THE US GOVERNMENT is about to clear the improved McDonnell Douglas AH-64D Apache helicopter for sale to Singapore and Malaysia.

Approval to offer the attack helicopter is "imminent" says a senior US defence source. Release of the accompanying Lockheed Martin/Westinghouse Longbow millimetre-wave radar will take up to another 12 months.

US industry has been strongly pressing the defence and state departments to clear the AH-64D in response to a growing Southeast-Asian requirement for attack helicopters. The earlier AH-64A had previously been approved for sale to Singapore, but not for Malaysia.

MDC is pitting the AH-64D, against the Denel CSH-2 Rooivalk, in pursuit of a Malaysian order for an initial, 12 helicopters. Singapore is widely anticipated to follow suit with a similar requirement for eight-12 machines.

Each of the Asian nations, are expected to want the Longbow radar, to be included in any Apache purchase. Industry lobbyists in Washington are striving for AH-64D approval first, to be followed later by acceptance of the Longbow radar.

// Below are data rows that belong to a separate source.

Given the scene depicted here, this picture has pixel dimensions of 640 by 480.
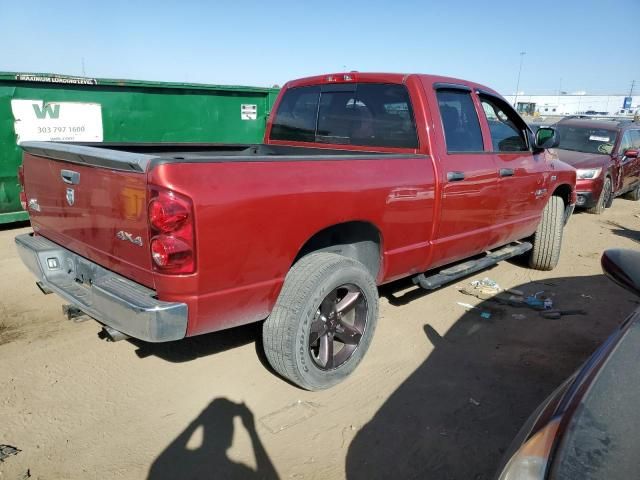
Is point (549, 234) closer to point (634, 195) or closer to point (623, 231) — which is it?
point (623, 231)

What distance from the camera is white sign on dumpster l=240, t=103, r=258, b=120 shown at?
349 inches

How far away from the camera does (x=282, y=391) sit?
10.2ft

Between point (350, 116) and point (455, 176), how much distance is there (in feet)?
3.35

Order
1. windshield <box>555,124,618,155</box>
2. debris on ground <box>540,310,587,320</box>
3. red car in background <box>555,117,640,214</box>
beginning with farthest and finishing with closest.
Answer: windshield <box>555,124,618,155</box>
red car in background <box>555,117,640,214</box>
debris on ground <box>540,310,587,320</box>

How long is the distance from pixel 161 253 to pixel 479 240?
2.91m

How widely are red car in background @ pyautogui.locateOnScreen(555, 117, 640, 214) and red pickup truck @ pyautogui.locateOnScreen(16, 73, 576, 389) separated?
5320 mm

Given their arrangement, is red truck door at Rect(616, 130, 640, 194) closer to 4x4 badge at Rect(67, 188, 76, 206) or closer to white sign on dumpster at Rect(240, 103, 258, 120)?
white sign on dumpster at Rect(240, 103, 258, 120)

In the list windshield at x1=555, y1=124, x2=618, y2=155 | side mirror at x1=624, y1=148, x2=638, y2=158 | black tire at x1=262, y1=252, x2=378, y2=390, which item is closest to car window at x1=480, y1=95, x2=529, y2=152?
black tire at x1=262, y1=252, x2=378, y2=390

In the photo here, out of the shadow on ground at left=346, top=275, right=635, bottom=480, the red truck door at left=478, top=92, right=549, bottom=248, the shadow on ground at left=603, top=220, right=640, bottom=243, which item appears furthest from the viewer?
the shadow on ground at left=603, top=220, right=640, bottom=243

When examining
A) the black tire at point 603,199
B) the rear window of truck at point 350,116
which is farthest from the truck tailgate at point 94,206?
the black tire at point 603,199

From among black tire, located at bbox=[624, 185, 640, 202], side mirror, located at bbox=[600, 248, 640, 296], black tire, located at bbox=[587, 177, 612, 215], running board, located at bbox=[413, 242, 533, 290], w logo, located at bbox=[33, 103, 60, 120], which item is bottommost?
black tire, located at bbox=[624, 185, 640, 202]

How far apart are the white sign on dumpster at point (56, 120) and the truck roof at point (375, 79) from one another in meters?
3.99

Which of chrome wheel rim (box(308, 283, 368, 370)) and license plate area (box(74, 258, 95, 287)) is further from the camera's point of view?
chrome wheel rim (box(308, 283, 368, 370))

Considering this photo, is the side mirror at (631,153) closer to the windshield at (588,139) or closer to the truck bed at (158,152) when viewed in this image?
the windshield at (588,139)
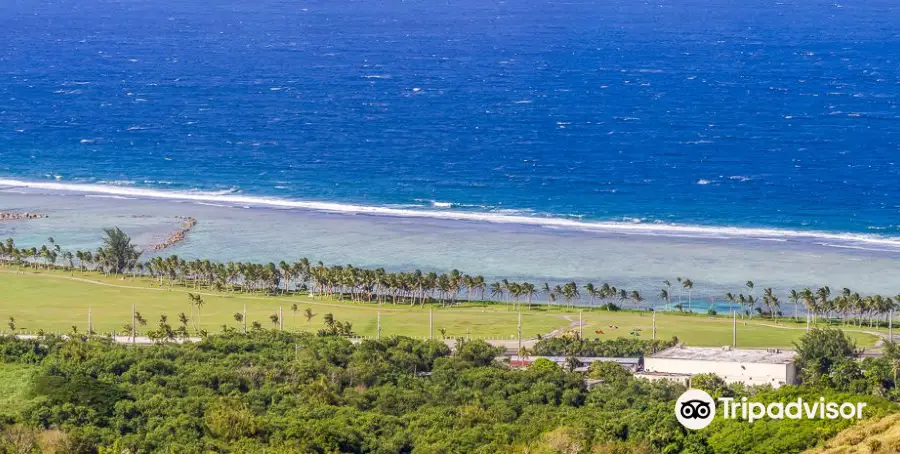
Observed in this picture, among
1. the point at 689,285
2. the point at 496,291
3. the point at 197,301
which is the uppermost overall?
the point at 689,285

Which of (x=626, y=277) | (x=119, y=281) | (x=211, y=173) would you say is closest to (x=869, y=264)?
(x=626, y=277)

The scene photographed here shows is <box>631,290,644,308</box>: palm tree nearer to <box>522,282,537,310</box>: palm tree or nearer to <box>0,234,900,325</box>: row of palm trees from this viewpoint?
<box>0,234,900,325</box>: row of palm trees

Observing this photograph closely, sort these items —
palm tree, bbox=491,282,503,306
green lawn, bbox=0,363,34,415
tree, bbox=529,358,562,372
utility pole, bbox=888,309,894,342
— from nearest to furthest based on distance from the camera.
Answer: green lawn, bbox=0,363,34,415 → tree, bbox=529,358,562,372 → utility pole, bbox=888,309,894,342 → palm tree, bbox=491,282,503,306

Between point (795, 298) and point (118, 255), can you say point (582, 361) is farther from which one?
point (118, 255)

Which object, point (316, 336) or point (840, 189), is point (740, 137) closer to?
point (840, 189)

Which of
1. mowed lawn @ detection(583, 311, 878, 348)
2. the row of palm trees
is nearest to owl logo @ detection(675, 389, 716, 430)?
mowed lawn @ detection(583, 311, 878, 348)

The US Army is understood to be resisting early release of the radar until after the system has entered operational service, scheduled for 1997.

The Army is instead proposing to offer the AH-64D Apache to Singapore and Malaysia equipped for (but not fitted with) the radar. While the AH-64D would be able to receive targeting information from other Longbow-equipped helicopters, it would not have the capability of classifying or prioritising threats automatically.

The AH-64D helicopter, without the radar, is reliant on the shorter-range Lockheed Martin target-acquisition and designator-sight/ pilot night-vision sensor for Lockheed Martin/Rockwell Hellfire anti-tank missile targeting.